Осенью 1783 года Беневский в Лондоне. Довольно быстро он завязал знакомства в высших правительственных сферах. Здесь много слышали о бароне. В журналах о нем печатали пространные статьи, особенно после того как из третьей кругосветной экспедиции возвратились корабли Кука. Правда, самого Кука уже не было в живых, но остался его отчет, содержащий и рассказ о встрече с Измайловым на острове Уналашке. Измайлов, понятно, много наговорил англичанам о неистовом бароне, высадившем его на необитаемый остров. Знали в Англии также о деятельности барона на Мадагаскаре. К его предложению отнеслись не без любопытства. Короче, он обрисовал все выгоды Мадагаскара — сырьевой, торговой и стратегической базы. Он гарантировал эти выгоды в обмен на поставки военного и прочего снаряжения, а также финансовые займы. Но отвергал при этом всякую мысль о диктате со стороны Англии. Нет, нет, мы и сами с усами! Мадагаскар должен быть суверенным. В результате переговоры зашли в тупик. Возможно, еще и потому, что англичан пока мало привлекало восточное побережье Африки.
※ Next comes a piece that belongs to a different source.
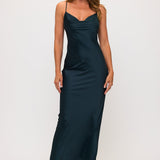 Cowl Neck Maxi Slip Dress - Dark Teal
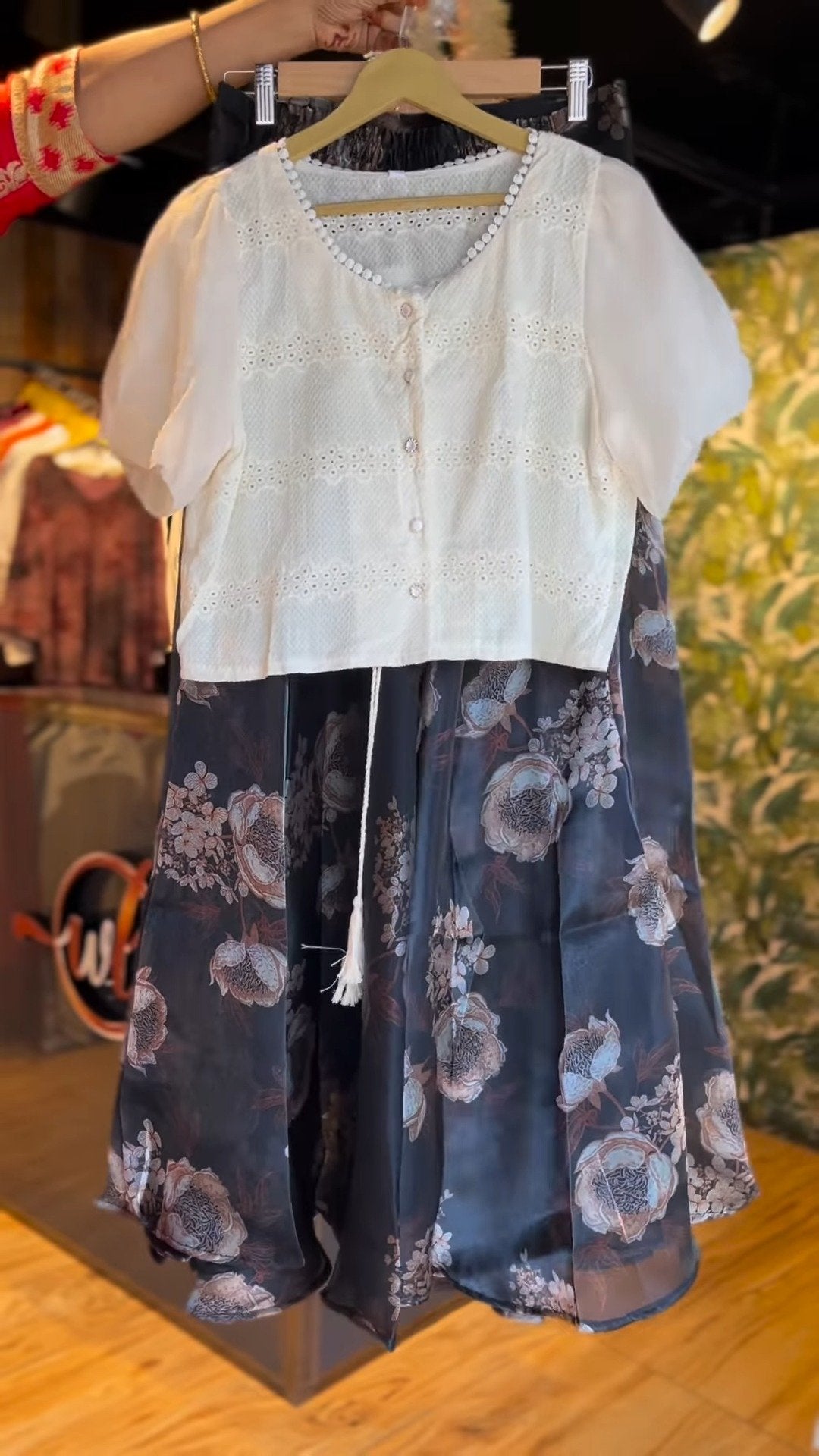 Ethereal Ivory Eyelet Top and Floral Organza Skirt Co-ord Set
Почти маниакальный в устремленности к цели, не понятый ни во Франции, ни в Австрии, ни в Англии, барон решает обратиться к частным лицам. Барон стал искать свободный капитал, который можно было бы вложить в такое предприятие, как освоение Мадагаскара. Но прежде он встретил своеобразную личность — Жана Магеллана[20], потомка знаменитого португальского мореплавателя. Давно уже Магеллан оставил свое отечество и подвизался в Лондоне в качестве воспитателя юных аристократов. Здесь он стал известен как ученый.

Беневский обрадовался столь неожиданному и как бы даже знаменательному знакомству. Уже сама фамилия Магеллан звучала для барона сладкой музыкой. Под ее аккомпанемент мерещились ему каравеллы с косыми парусами, круто кренящиеся на борт, и ощущался в руках чуть подрагивающий штурвал.

Еще в Париже барон читал Франклину первые наброски мемуаров. Должно быть, Франклин дал ему те или иные советы. Магеллан же взялся способствовать публикации мемуаров. Ему не чужды были и торговые дела. Он сочувственно отнесся к идее цивилизации Мадагаскара, представлявшейся вполне осуществимой. Он готов был помочь барону собственным капиталом и обещал найти других компаньонов. Впрочем, заметил он, вряд ли следует ориентироваться в таком деле на Англию или Францию. Лучше связать свои надежды с только еще встающими на ноги, но весьма предприимчивыми янки.

14 апреля 1784 года барон навсегда покинул берега Европы. С ним ехали жена и ее юный брат Генский, товарищи по торговому союзу — все близкие ему люди. В кармане у барона лежали рекомендательные письма в лучшие торговые дома Америки.